▶ [À faire]:
1 - Répondez brièvement aux questions suivantes à partir de l'extrait sur l'argumentation.
(a) Dans quel pays l'étude de l'argumentation en Occident est-elle née ?
(b) Quel nom est associé à la rupture intervenue à la fin du XIXe siècle en logique ?
(c) Quelle logique le texte rattache-t-il à Toulmin 1958 ?
2 - Indiquez uniquement le nombre de lignes d'entrée qui contiennent le mot « look ».

Argumentation 1 : Un corpus de définitions

Argumentation 1 : UN CORPUS DE DÉFINITIONS

Nous proposons une vingtaine de définitions ou de points de vue définitionnels sur l’argumentation occidentale.

L’étude de l’argumentation en Occident est née en Grèce avec les Sophistes, Socrate et Platon, puis Aristote, V. Logique ; Dialectique ; Rhétorique. Elle fait l’objet de recherches approfondies dans le cadre d’un courant de recherche spécifique, depuis la fin de la Seconde Guerre Mondiale.

— La logique traditionnelle est une théorie de l’argumentation en langue naturelle. Depuis la rupture intervenue à fin du XIXe siècle avec Frege, la logique se définit comme une branche des mathématiques, et non plus comme l’art de penser en langage naturel.

L’étude du raisonnement naturel comme activité langagière et cognitive a été repensée depuis le milieu du XXe siècle dans le cadre de nouvelles “logiques” : Logique substantielle (Toulmin 1958), Logique informelle (Blair & Johnson 1980 ; Johnson 1996) ; Logique naturelle (Grize, 1974, 1982, 1990, 1996).

▶ [Lignes d'entrée]:

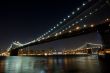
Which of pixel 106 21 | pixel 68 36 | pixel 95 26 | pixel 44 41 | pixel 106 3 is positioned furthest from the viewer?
pixel 44 41

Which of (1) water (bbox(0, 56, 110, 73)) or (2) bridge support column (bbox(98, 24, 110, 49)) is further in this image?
(2) bridge support column (bbox(98, 24, 110, 49))

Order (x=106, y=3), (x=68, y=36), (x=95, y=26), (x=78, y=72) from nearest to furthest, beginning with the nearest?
(x=78, y=72) < (x=106, y=3) < (x=95, y=26) < (x=68, y=36)

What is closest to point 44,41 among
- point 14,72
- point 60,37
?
point 60,37

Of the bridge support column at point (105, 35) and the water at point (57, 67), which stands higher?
the bridge support column at point (105, 35)

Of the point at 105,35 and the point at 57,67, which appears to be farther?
the point at 105,35

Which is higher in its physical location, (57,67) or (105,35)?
(105,35)

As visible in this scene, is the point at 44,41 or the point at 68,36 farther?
the point at 44,41

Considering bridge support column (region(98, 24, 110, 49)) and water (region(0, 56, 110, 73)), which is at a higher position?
bridge support column (region(98, 24, 110, 49))

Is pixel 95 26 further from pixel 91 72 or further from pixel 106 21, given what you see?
pixel 91 72

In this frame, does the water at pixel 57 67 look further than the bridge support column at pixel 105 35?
No

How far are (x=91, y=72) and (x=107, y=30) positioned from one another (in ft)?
61.2

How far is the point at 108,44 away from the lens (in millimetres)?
37156

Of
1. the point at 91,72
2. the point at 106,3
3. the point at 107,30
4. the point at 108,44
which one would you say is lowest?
the point at 91,72

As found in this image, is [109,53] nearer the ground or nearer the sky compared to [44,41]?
Answer: nearer the ground
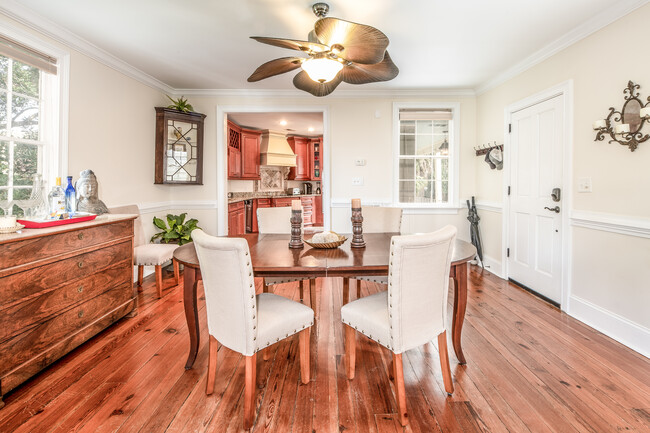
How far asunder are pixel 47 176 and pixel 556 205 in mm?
4603

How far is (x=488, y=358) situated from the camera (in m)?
2.11

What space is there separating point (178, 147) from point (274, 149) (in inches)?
135

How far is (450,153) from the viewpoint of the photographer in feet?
15.1

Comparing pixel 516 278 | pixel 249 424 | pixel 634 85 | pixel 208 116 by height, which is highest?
pixel 208 116

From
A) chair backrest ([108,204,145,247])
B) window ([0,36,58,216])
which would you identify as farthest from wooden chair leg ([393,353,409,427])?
chair backrest ([108,204,145,247])

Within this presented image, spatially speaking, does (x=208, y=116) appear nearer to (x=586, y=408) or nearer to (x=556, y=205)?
(x=556, y=205)

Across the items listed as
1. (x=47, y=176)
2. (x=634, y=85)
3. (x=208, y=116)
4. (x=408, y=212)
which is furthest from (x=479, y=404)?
(x=208, y=116)

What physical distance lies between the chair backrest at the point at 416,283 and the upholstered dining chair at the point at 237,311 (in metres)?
0.53

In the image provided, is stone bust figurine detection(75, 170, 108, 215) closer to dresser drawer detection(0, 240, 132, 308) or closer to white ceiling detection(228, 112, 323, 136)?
dresser drawer detection(0, 240, 132, 308)

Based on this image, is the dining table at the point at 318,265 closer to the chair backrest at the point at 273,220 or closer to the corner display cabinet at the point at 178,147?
the chair backrest at the point at 273,220

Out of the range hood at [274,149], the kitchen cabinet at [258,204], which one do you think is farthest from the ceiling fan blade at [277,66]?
the range hood at [274,149]

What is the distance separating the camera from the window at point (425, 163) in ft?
15.1

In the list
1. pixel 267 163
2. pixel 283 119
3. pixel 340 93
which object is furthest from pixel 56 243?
pixel 267 163

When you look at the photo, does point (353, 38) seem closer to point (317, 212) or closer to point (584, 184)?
point (584, 184)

▶ [Réponses rédigées]:
1 -
(a) En Grèce.
(b) Frege.
(c) La logique substantielle.

2 - 2